Como muitos dos melhores pintores a fresco, Masaccio prolongou o seu tempo de pintura usando tinta misturada com leite ou caseína e um pouco de cal – efectivamente uma tinta de caseína à base de cal – que podia ser aplicada sobre o intonaco seco.
Os requisitos geométricos desta pintura também mereciam medidas especiais. Quando o intonaco foi aplicado pela primeira vez, foi marcado para indicar linhas chave de construção, tais como as do tecto em barril, e para baixo dos pilares laterais. Os restos destas linhas incisas ainda são visíveis quando o fresco é visto à luz de raking. Neste caso, há evidências de que Masaccio usou comprimentos de corda presos a um prego afundado no ponto de fuga da projeção linear, abaixo da base da cruz.
Giornate pode às vezes tornar-se óbvio com o tempo, como mostra o afresco de Giotto na Capela Scrovegni em Pádua, Itália.
>
Durante o trabalho de conservação e movimento da pintura de Masaccio nos anos 50, a oportunidade foi aproveitada para estudar a sua construção. Leonetto Tintori traçou um plano de todas as linhas e bordas de construção identificadas do ornato; eu esbocei neste último a partir de uma reprodução de um desenho feito na época, que desde então foi destruído.
Estima-se que toda a pintura teria exigido cerca de 24 ornatos, embora, devido à longa história de danos e tentativas de sua restauração, esse número deva permanecer flexível. Assumindo que Masaccio pintou seis dias por semana, isso teria exigido um mínimo de quatro semanas de trabalho por pelo menos dez horas por dia. A pintura a fresco não permite alterações fáceis: se alguma repintura fosse necessária e não pudesse ser realizada com a técnica a seco, a giornata daquele dia teria que ser removida, substituída e repintada.
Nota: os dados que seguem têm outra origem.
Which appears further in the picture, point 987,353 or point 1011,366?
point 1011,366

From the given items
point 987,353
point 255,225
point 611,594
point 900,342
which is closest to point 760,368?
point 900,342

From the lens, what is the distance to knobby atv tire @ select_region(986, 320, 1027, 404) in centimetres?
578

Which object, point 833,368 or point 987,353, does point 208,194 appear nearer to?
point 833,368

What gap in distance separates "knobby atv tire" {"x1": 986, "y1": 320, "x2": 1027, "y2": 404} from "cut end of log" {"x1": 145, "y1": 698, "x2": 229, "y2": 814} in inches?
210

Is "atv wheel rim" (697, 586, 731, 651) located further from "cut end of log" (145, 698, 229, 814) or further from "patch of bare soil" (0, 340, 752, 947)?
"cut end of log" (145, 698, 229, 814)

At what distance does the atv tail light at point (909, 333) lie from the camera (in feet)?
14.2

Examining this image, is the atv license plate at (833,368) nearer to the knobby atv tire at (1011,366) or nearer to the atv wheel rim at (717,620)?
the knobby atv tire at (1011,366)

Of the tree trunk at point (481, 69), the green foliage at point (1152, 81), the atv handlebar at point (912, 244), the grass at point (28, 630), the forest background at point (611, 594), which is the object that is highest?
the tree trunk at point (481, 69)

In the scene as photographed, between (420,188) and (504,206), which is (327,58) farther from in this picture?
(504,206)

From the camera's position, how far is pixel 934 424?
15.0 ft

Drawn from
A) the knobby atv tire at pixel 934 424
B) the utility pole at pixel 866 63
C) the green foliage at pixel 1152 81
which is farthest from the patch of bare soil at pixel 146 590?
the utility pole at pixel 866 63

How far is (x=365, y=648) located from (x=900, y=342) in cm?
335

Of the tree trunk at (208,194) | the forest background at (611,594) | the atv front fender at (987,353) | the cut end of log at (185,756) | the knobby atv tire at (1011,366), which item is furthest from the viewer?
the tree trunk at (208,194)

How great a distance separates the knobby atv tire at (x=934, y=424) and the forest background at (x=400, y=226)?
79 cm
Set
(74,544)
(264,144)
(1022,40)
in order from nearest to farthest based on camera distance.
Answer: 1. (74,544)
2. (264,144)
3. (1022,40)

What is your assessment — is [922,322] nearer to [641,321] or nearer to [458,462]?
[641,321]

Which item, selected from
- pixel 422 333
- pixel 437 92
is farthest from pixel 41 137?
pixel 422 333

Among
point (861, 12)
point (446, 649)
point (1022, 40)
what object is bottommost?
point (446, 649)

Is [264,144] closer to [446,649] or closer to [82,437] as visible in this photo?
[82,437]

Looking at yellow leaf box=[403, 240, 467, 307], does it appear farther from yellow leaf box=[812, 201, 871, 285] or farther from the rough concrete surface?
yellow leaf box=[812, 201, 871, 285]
Masaccio a projeção em perspectiva linear foi implementada muito bem, contabilizando o efeito tridimensional de tirar o fôlego da pintura. Mas, poucos meses após a sua conclusão, Masaccio estava morto.
Extraordinariamente, esta magnífica obra foi coberta durante renovações feitas por Vasari (o primeiro biógrafo de artistas, de todas as pessoas) em cerca de 1570. Durante quase três séculos permaneceu esquecida e invisível, depois em 1860 foi redescoberta e deslocada (procedimento extremamente perigoso para frescos) para outra parede da igreja, deixando o túmulo aos seus pés no lugar. Quando esse túmulo foi redescoberto no século XX, o resto da pintura foi deslocado de volta para ser reunido ao seu pé, e o trabalho de conservação concluído em 1954.
Detalhes adicionais são dados neste soberbo filme produzido pela National Gallery of Art, Washington, DC.